Newspaper publishers today urged the BBC to drop plans to extend its local news coverage amid fears it will threaten the future of independent local journalism.
The News Media Association, which represents national and regional publishers in Britain, accused the corporation of trying to become a ‘monolithic provider of news’.
The organisation’s chief executive Owen Meredith warned of the ‘direct threat to the strength and plurality of news’ posed by the corporation’s own local coverage amid proposals to create more than 100 digital reporter roles to cover local news.
Mr Meredith added that the BBC had given an ‘uninformed prediction of the demise of commercially viable local news media’ in its ‘Across the UK’ report last March.

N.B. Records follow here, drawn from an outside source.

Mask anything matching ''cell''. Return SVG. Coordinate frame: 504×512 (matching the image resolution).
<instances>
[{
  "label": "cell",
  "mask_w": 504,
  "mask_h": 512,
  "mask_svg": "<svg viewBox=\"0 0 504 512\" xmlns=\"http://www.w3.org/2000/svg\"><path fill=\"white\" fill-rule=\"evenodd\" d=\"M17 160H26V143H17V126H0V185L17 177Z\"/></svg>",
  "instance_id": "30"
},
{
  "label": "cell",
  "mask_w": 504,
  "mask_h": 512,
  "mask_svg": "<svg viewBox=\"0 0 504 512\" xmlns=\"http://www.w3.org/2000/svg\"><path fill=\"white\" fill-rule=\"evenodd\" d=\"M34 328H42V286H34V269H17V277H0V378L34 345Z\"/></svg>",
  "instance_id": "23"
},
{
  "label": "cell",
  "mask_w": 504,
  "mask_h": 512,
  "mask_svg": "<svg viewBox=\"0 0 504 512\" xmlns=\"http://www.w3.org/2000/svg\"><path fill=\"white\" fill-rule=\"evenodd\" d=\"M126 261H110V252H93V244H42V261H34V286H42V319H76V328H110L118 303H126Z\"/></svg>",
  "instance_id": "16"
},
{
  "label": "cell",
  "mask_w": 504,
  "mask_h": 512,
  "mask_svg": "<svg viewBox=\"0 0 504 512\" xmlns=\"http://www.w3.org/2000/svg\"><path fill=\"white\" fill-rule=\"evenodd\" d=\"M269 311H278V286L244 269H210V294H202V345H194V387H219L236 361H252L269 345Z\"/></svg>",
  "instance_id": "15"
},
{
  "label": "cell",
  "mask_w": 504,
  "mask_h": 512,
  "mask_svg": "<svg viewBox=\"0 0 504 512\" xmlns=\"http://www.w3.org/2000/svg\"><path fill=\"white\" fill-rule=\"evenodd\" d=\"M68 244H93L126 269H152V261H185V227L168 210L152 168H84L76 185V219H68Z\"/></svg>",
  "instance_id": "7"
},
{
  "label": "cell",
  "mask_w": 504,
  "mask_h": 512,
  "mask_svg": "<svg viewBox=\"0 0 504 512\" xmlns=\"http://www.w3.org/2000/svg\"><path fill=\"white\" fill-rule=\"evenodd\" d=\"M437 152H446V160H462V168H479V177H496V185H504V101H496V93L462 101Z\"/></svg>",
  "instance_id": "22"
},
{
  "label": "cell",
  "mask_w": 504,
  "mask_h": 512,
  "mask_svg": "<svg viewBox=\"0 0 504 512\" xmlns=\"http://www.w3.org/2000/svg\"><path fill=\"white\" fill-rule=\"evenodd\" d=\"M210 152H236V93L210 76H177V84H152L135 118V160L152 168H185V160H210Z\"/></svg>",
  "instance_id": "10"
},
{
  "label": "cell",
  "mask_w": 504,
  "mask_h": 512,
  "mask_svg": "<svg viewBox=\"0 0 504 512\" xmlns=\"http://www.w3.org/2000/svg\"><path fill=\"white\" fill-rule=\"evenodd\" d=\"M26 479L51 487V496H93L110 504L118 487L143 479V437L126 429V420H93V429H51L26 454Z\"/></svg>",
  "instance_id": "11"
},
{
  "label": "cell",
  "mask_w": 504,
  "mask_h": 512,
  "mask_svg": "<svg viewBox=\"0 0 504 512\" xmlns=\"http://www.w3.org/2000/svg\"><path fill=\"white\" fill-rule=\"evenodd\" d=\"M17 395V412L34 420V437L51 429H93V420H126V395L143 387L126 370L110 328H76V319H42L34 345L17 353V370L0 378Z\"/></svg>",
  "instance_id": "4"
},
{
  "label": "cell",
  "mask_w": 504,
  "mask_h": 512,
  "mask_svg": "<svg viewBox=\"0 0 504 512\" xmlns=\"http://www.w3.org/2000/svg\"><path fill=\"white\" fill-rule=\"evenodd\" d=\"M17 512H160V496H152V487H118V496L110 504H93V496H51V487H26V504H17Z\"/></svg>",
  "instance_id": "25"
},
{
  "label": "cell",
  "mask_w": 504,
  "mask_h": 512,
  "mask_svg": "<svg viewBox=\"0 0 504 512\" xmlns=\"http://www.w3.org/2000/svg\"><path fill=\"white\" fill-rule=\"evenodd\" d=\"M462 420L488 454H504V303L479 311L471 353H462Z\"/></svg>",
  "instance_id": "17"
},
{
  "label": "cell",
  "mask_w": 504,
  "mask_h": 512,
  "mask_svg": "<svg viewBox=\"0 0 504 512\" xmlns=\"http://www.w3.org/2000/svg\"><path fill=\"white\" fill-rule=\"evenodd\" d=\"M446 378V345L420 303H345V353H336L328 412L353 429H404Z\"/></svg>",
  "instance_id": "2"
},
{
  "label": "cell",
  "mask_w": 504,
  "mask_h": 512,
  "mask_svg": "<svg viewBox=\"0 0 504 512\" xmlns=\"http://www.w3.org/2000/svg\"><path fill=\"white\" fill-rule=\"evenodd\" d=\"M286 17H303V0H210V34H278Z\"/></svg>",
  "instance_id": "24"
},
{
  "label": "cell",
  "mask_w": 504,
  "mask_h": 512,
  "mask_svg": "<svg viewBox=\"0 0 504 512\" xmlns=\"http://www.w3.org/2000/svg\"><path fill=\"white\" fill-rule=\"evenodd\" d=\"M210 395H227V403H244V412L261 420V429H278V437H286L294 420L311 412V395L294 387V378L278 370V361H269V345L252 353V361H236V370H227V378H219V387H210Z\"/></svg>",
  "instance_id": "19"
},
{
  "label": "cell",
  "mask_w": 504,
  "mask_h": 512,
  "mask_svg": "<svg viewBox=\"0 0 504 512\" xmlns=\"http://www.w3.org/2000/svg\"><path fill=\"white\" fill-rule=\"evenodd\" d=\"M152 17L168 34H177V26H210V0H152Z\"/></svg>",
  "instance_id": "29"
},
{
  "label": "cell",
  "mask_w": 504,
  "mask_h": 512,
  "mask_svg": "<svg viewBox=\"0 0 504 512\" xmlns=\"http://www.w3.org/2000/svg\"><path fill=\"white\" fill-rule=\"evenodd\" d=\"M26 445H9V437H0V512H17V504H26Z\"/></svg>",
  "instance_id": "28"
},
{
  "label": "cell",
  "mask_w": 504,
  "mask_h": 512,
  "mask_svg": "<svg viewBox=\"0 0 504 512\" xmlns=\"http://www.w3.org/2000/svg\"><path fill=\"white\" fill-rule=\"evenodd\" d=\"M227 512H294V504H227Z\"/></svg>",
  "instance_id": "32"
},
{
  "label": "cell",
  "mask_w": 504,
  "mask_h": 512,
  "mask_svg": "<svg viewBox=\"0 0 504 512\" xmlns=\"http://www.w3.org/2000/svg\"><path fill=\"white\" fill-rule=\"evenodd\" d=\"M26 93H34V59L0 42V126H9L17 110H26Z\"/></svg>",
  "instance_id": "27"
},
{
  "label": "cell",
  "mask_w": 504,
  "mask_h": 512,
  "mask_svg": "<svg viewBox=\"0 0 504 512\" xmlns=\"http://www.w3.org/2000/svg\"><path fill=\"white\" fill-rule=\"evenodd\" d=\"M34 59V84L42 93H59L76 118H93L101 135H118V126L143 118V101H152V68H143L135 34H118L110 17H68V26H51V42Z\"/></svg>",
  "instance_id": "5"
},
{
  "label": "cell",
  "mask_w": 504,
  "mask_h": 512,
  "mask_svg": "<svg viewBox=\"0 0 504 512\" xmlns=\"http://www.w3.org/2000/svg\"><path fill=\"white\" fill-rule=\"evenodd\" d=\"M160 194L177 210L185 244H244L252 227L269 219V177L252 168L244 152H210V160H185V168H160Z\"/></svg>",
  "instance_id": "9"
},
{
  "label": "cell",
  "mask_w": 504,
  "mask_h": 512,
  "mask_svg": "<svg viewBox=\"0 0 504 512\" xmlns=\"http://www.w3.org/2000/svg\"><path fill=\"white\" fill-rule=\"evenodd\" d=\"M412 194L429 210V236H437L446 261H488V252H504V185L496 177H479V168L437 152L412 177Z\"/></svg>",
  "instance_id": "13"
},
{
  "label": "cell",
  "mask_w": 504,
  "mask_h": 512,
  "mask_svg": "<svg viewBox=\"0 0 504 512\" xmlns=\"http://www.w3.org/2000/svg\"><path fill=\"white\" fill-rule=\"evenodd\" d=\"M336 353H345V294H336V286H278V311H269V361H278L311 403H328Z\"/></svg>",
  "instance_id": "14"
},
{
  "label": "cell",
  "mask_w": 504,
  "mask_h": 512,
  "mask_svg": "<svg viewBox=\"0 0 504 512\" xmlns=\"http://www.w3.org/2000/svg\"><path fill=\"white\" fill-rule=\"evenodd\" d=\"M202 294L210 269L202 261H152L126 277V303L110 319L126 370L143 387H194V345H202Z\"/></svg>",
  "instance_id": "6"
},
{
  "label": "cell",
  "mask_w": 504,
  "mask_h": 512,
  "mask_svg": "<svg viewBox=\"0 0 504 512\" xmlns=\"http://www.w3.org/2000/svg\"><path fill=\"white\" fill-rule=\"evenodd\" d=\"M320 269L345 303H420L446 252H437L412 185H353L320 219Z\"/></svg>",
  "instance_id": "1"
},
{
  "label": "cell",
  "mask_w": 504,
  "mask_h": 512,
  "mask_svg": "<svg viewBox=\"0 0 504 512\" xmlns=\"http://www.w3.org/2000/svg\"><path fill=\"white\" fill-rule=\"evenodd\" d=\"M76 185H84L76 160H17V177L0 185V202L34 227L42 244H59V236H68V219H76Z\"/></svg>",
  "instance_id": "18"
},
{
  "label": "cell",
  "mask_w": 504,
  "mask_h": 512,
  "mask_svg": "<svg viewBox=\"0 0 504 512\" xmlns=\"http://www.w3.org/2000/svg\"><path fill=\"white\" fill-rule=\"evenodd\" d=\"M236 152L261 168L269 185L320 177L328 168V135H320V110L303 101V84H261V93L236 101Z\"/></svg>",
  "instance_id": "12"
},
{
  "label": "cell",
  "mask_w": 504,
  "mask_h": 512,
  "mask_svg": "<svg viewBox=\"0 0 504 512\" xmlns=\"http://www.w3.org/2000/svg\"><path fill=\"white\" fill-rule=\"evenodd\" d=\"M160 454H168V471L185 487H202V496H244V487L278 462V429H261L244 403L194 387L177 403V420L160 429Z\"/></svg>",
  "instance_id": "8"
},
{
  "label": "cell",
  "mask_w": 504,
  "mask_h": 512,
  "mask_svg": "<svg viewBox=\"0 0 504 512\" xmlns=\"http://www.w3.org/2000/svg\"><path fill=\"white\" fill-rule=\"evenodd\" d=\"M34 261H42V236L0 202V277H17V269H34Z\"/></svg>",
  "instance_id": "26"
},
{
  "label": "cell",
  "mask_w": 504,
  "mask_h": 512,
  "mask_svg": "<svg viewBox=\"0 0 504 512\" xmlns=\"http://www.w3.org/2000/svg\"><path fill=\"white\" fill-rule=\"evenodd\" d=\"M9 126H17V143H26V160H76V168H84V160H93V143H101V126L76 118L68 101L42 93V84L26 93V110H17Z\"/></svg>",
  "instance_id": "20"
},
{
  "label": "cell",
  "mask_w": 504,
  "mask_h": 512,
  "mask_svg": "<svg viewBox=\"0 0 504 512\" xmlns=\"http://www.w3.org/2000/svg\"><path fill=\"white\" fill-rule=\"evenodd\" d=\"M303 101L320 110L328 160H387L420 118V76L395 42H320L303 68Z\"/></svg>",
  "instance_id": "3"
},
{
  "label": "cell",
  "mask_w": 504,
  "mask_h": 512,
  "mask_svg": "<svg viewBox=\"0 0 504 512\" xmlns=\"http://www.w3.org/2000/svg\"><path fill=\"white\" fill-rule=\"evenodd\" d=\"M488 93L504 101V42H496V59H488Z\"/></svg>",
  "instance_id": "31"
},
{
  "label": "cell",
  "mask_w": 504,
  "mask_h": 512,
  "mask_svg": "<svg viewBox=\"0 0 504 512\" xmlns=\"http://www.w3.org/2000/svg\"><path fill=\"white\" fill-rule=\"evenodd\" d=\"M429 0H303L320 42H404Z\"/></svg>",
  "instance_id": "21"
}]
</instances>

It comes amid the debate in recent days over the licence fee after Ministers said the cost will be frozen at £159 for the next two years then rise to about £175 by 2027.
The BBC says it spends 10 per cent of the annual £3.5billion licence fee income on ‘online’ services, although does not give a specific breakdown for online news.
MailOnline contacted the BBC today to ask if this figure can be provided. The BBC’s online services also include the likes of Bitesize, CBeebies, Food, Sport and Weather.
It also spends up to £8million a year on the Local Democracy Reporting service which pays for 165 journalists to produce content used by local media providers.